This blog looks at an object space shading method that works on Direct3D® 11 class hardware. In particular, we’ll be looking at texture space shading, which uses the texture parameterization of the model. Shading in object space means we have already decoupled the shading rate from pixels, and it’s also easy to decouple in time. We’ve used these decouplings to find ways to improve performance, but we’ll also discuss some future possibilities in this space.
Texture Space Shading
When most people hear the term “texture space shading” they generally think of rasterizing geometry in texture space. There are two difficulties with that kind of approach: visibility and choosing the right resolution. Rasterizing in texture space means you don’t have visibility information from the camera view, and end up shading texels that aren’t visible. Also, your resolution choices are limited, as you can only rasterize at one resolution at a time.
Resolution choice is important because it drives your total shading cost. Each mipmap level costs an additional 4× shading cost. So if you need 512×512 to match pixel rate for one part of an object and 1024×1024 for another part, but you can only pick one, which do you pick? If you pick 512×512, part of the object will be under sampled. If you pick 1024×1024, part of your object will cost 4× as much as needed. That increases with every level you span. If you have an object that spans 4 mipmap levels, for example, you can increase shading cost by up to 64× to hit a particular resolution target for the whole object! The following image shows just a few levels of a single character’s texture access for the given view, (after early depth rejection has been applied), to give you an idea of just how much waste there can be when not selecting the right resolution in texture space shading.
So let’s try a different approach. Instead, we will rasterize in screen space (from the camera view), and instead of shading, we just record the texels we need as shading work. This is why we chose the term “texel shading”. Since we are rasterizing from the camera view, we get the two pieces of information that aren’t normally available in texture space methods – visibility after early depth test, and the screen space derivative for selecting the mipmap level. The work itself are the texels.
How Texel Shading Works
At a high level, the process is as follows:
- Render the model, recording the texels required.
- Shade the texels, writing them to a texture map of results.
- Lookup results while rendering the model a second time.
Note that texel shading can be selectively applied on a per-object, or even per-fragment basis. The fragment-level choice happens at the time of the first geometry pass, so it still incurs additional cost of other stages, but it allows for fall backs to standard forward rendering. It also also allows you to split shading work between texel shading and pixel shading.
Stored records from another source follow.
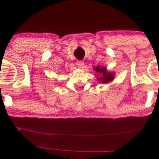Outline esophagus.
Masks as SVG:
<instances>
[{"instance_id":"34e87169","label":"esophagus","mask_w":159,"mask_h":159,"mask_svg":"<svg viewBox=\"0 0 159 159\" xmlns=\"http://www.w3.org/2000/svg\"><path fill=\"white\" fill-rule=\"evenodd\" d=\"M76 64H77V66H78V68H83L84 64V62H83V61H78L77 62V63H76Z\"/></svg>"}]
</instances>
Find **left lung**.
<instances>
[{
    "label": "left lung",
    "instance_id": "left-lung-1",
    "mask_svg": "<svg viewBox=\"0 0 159 159\" xmlns=\"http://www.w3.org/2000/svg\"><path fill=\"white\" fill-rule=\"evenodd\" d=\"M94 70H96L98 73H101L102 76L98 78L97 79L102 82V83H108V82L113 81L114 75L110 73V72H107L106 71V68H103V67L100 68L99 66H96V68H94Z\"/></svg>",
    "mask_w": 159,
    "mask_h": 159
}]
</instances>
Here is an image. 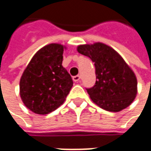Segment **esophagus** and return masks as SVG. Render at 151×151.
Wrapping results in <instances>:
<instances>
[{
  "instance_id": "1",
  "label": "esophagus",
  "mask_w": 151,
  "mask_h": 151,
  "mask_svg": "<svg viewBox=\"0 0 151 151\" xmlns=\"http://www.w3.org/2000/svg\"><path fill=\"white\" fill-rule=\"evenodd\" d=\"M73 81H75V82H78L80 81V80H81V76H73Z\"/></svg>"
}]
</instances>
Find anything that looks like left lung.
I'll return each instance as SVG.
<instances>
[{"mask_svg":"<svg viewBox=\"0 0 151 151\" xmlns=\"http://www.w3.org/2000/svg\"><path fill=\"white\" fill-rule=\"evenodd\" d=\"M77 51L94 62L96 83L86 89L92 101L109 112L129 107L137 95V79L122 56L100 42L79 45Z\"/></svg>","mask_w":151,"mask_h":151,"instance_id":"8db88e82","label":"left lung"}]
</instances>
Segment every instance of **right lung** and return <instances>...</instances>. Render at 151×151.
Segmentation results:
<instances>
[{"mask_svg": "<svg viewBox=\"0 0 151 151\" xmlns=\"http://www.w3.org/2000/svg\"><path fill=\"white\" fill-rule=\"evenodd\" d=\"M65 46L50 44L33 55L20 79V96L29 110L48 114L64 103L73 86L70 74L62 66Z\"/></svg>", "mask_w": 151, "mask_h": 151, "instance_id": "1", "label": "right lung"}]
</instances>
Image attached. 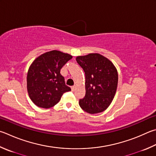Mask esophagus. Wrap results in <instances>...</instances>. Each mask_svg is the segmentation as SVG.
Returning <instances> with one entry per match:
<instances>
[{
	"label": "esophagus",
	"mask_w": 156,
	"mask_h": 156,
	"mask_svg": "<svg viewBox=\"0 0 156 156\" xmlns=\"http://www.w3.org/2000/svg\"><path fill=\"white\" fill-rule=\"evenodd\" d=\"M71 89H72V90H74L75 89H76V86H75V85H74V86H72V87H71Z\"/></svg>",
	"instance_id": "34e87169"
}]
</instances>
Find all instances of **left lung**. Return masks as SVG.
Wrapping results in <instances>:
<instances>
[{
    "label": "left lung",
    "instance_id": "obj_1",
    "mask_svg": "<svg viewBox=\"0 0 156 156\" xmlns=\"http://www.w3.org/2000/svg\"><path fill=\"white\" fill-rule=\"evenodd\" d=\"M85 73V96L79 100L81 108L90 114L105 110L117 90L118 73L114 65L98 53L76 57Z\"/></svg>",
    "mask_w": 156,
    "mask_h": 156
}]
</instances>
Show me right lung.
<instances>
[{
	"instance_id": "add662e5",
	"label": "right lung",
	"mask_w": 156,
	"mask_h": 156,
	"mask_svg": "<svg viewBox=\"0 0 156 156\" xmlns=\"http://www.w3.org/2000/svg\"><path fill=\"white\" fill-rule=\"evenodd\" d=\"M72 56L52 50L38 56L27 73V90L33 102L40 108H50L60 101L64 93L71 90L61 74V69Z\"/></svg>"
}]
</instances>
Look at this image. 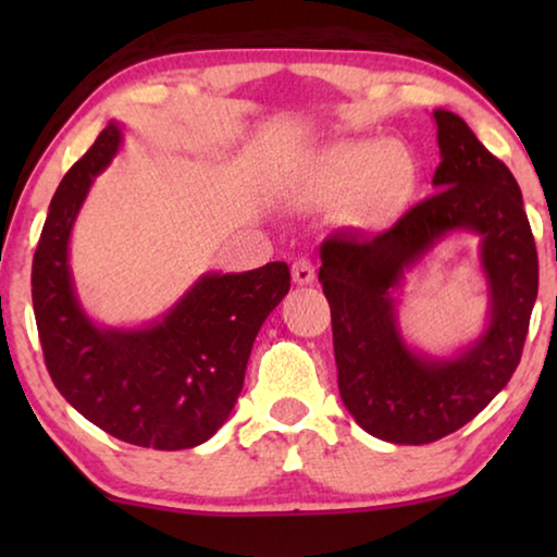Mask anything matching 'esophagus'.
<instances>
[{
    "label": "esophagus",
    "mask_w": 557,
    "mask_h": 557,
    "mask_svg": "<svg viewBox=\"0 0 557 557\" xmlns=\"http://www.w3.org/2000/svg\"><path fill=\"white\" fill-rule=\"evenodd\" d=\"M292 276L299 286H307L314 281V265H311V261H307V258H299V261H294L292 265Z\"/></svg>",
    "instance_id": "obj_1"
}]
</instances>
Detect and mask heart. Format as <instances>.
Returning <instances> with one entry per match:
<instances>
[{"label": "heart", "instance_id": "b5f03b06", "mask_svg": "<svg viewBox=\"0 0 557 557\" xmlns=\"http://www.w3.org/2000/svg\"><path fill=\"white\" fill-rule=\"evenodd\" d=\"M416 166L398 141H352L330 149L322 159L324 187L334 195H352L364 220H383L406 200Z\"/></svg>", "mask_w": 557, "mask_h": 557}]
</instances>
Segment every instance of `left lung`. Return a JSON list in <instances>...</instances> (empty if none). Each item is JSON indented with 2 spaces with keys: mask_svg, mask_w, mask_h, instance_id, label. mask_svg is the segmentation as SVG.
I'll return each instance as SVG.
<instances>
[{
  "mask_svg": "<svg viewBox=\"0 0 557 557\" xmlns=\"http://www.w3.org/2000/svg\"><path fill=\"white\" fill-rule=\"evenodd\" d=\"M433 119L441 149L433 174L438 193L375 238L334 233L319 250L345 408L370 436L413 446L459 431L509 383L537 299V250L520 185L461 116L436 109ZM454 230L483 238L491 322L476 343L441 361L405 345L392 292L405 271Z\"/></svg>",
  "mask_w": 557,
  "mask_h": 557,
  "instance_id": "obj_1",
  "label": "left lung"
}]
</instances>
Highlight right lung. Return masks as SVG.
<instances>
[{
    "instance_id": "obj_1",
    "label": "right lung",
    "mask_w": 557,
    "mask_h": 557,
    "mask_svg": "<svg viewBox=\"0 0 557 557\" xmlns=\"http://www.w3.org/2000/svg\"><path fill=\"white\" fill-rule=\"evenodd\" d=\"M111 124L52 197L33 258V307L45 364L60 395L126 444L180 451L200 446L238 400L256 334L292 286L284 261L246 273H205L159 322L98 326L75 296L67 243L98 172L119 151Z\"/></svg>"
}]
</instances>
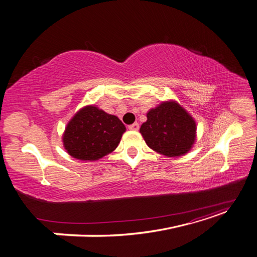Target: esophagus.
I'll return each mask as SVG.
<instances>
[{
	"mask_svg": "<svg viewBox=\"0 0 257 257\" xmlns=\"http://www.w3.org/2000/svg\"><path fill=\"white\" fill-rule=\"evenodd\" d=\"M128 128L131 131H138L139 130V124L137 122H135L133 124H131V125H128Z\"/></svg>",
	"mask_w": 257,
	"mask_h": 257,
	"instance_id": "obj_1",
	"label": "esophagus"
}]
</instances>
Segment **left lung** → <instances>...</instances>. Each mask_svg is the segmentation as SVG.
<instances>
[{
	"label": "left lung",
	"mask_w": 257,
	"mask_h": 257,
	"mask_svg": "<svg viewBox=\"0 0 257 257\" xmlns=\"http://www.w3.org/2000/svg\"><path fill=\"white\" fill-rule=\"evenodd\" d=\"M141 127L146 144L166 157H180L195 142L196 123L175 102H164L147 113Z\"/></svg>",
	"instance_id": "1"
}]
</instances>
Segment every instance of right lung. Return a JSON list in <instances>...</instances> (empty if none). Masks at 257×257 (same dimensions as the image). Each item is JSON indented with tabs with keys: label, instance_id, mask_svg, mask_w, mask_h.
Segmentation results:
<instances>
[{
	"label": "right lung",
	"instance_id": "1",
	"mask_svg": "<svg viewBox=\"0 0 257 257\" xmlns=\"http://www.w3.org/2000/svg\"><path fill=\"white\" fill-rule=\"evenodd\" d=\"M125 126L118 116L87 106L68 122L63 136L67 153L81 161H95L118 147Z\"/></svg>",
	"mask_w": 257,
	"mask_h": 257
}]
</instances>
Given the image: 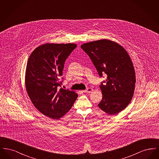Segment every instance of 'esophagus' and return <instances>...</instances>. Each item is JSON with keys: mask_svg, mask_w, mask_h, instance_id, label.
Wrapping results in <instances>:
<instances>
[{"mask_svg": "<svg viewBox=\"0 0 159 159\" xmlns=\"http://www.w3.org/2000/svg\"><path fill=\"white\" fill-rule=\"evenodd\" d=\"M93 91V89L92 88H88V89H86V90H84V91H83L82 92H84V93H91Z\"/></svg>", "mask_w": 159, "mask_h": 159, "instance_id": "34e87169", "label": "esophagus"}]
</instances>
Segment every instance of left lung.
<instances>
[{
  "instance_id": "8db88e82",
  "label": "left lung",
  "mask_w": 159,
  "mask_h": 159,
  "mask_svg": "<svg viewBox=\"0 0 159 159\" xmlns=\"http://www.w3.org/2000/svg\"><path fill=\"white\" fill-rule=\"evenodd\" d=\"M80 47L90 57L99 77L107 75L106 81L99 86L102 98L98 106L110 115L120 113L132 100L136 82L135 70L127 51L107 39L84 43Z\"/></svg>"
}]
</instances>
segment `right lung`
<instances>
[{
    "label": "right lung",
    "mask_w": 159,
    "mask_h": 159,
    "mask_svg": "<svg viewBox=\"0 0 159 159\" xmlns=\"http://www.w3.org/2000/svg\"><path fill=\"white\" fill-rule=\"evenodd\" d=\"M77 47L75 43H46L31 53L27 64L25 83L32 103L41 113L59 119L71 109L78 95L58 89L62 84L64 62Z\"/></svg>",
    "instance_id": "obj_1"
}]
</instances>
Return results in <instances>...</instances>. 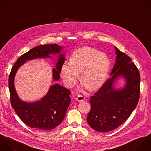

There are a few details on how this is done that I will just mention here, but hopefully you have a chance to read the Eurographics short paper on the topic to get a better idea.
One bit of information to know, is that we actually shade 8×8 tiles of texels. We have a sort of cache that has one entry per tile that we use to eliminate redundant tile shades, as well as age tracking for techniques that use shades from previous frames.
The second, is that we need to interpolate vertex attributes in the compute shader. To do so, we have a map we call the “triangle index texture” that we use to identify which triangle we need to shade a particular texel.
The Drawbacks
This alone gives you no benefit. In fact, it incurs additional cost in a few different ways:
- Adds an additional geometry pass, although it may be combined with another geometry pass, or combined with the final pass of the previous frame.
- Shade count starts higher. In our experiments, it’s 20% to 100% more shades, depending on the model. One cause is that we choose resolutions conservatively to at least match pixel rate. This is also because we actually operate on 8×8 tiles, so some texels are shaded when only a subset of the 8×8 texels are visible and at the right resolution. Note I used the term “start”. That’s because we’ll look at ways to reduce this in the next section.
- The overhead of shading in compute. Vertex operations get pushed to per-texel operations. This is why it’s important to consider using preskinned vertices. You must also compute barycentrics and interpolation in shader code yourself. There’s actually untapped potential here as well – with compute, you have explicit access to neighbor information and the possibility of sharing some shading cost across the texel tile.
- Memory cost. Our method requires an allocation of enough texture memory to store shaded results and the triangle index texture at a “high enough” resolution. This is an area for future research.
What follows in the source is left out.